→ **YOUR TASK**: The lines from the start of the records through the one containing "14. 当晶合集成现有的信息" are to be restated word for word; please include both ends.

+--

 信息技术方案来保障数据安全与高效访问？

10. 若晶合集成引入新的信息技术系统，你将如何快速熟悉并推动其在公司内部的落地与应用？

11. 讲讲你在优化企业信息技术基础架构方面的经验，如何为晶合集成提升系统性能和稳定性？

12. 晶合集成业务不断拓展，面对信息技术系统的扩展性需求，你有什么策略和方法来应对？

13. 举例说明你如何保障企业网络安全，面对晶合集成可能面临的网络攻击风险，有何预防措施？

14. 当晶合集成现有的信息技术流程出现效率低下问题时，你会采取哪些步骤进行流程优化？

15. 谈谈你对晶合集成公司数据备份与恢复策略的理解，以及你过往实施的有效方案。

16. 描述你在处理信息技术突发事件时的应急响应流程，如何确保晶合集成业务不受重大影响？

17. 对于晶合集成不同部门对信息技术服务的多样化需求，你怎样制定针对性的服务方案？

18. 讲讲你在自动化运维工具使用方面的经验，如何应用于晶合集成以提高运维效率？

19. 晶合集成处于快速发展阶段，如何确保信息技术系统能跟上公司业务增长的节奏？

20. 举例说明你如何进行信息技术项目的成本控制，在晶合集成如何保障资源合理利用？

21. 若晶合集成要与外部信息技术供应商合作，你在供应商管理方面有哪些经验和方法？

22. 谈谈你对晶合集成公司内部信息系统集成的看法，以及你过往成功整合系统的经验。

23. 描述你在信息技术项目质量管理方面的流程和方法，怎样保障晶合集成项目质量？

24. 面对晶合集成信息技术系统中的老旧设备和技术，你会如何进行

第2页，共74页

+--

→ **SOLUTION TO THIS TASK**:
 信息技术方案来保障数据安全与高效访问？

10. 若晶合集成引入新的信息技术系统，你将如何快速熟悉并推动其在公司内部的落地与应用？

11. 讲讲你在优化企业信息技术基础架构方面的经验，如何为晶合集成提升系统性能和稳定性？

12. 晶合集成业务不断拓展，面对信息技术系统的扩展性需求，你有什么策略和方法来应对？

13. 举例说明你如何保障企业网络安全，面对晶合集成可能面临的网络攻击风险，有何预防措施？

14. 当晶合集成现有的信息技术流程出现效率低下问题时，你会采取哪些步骤进行流程优化？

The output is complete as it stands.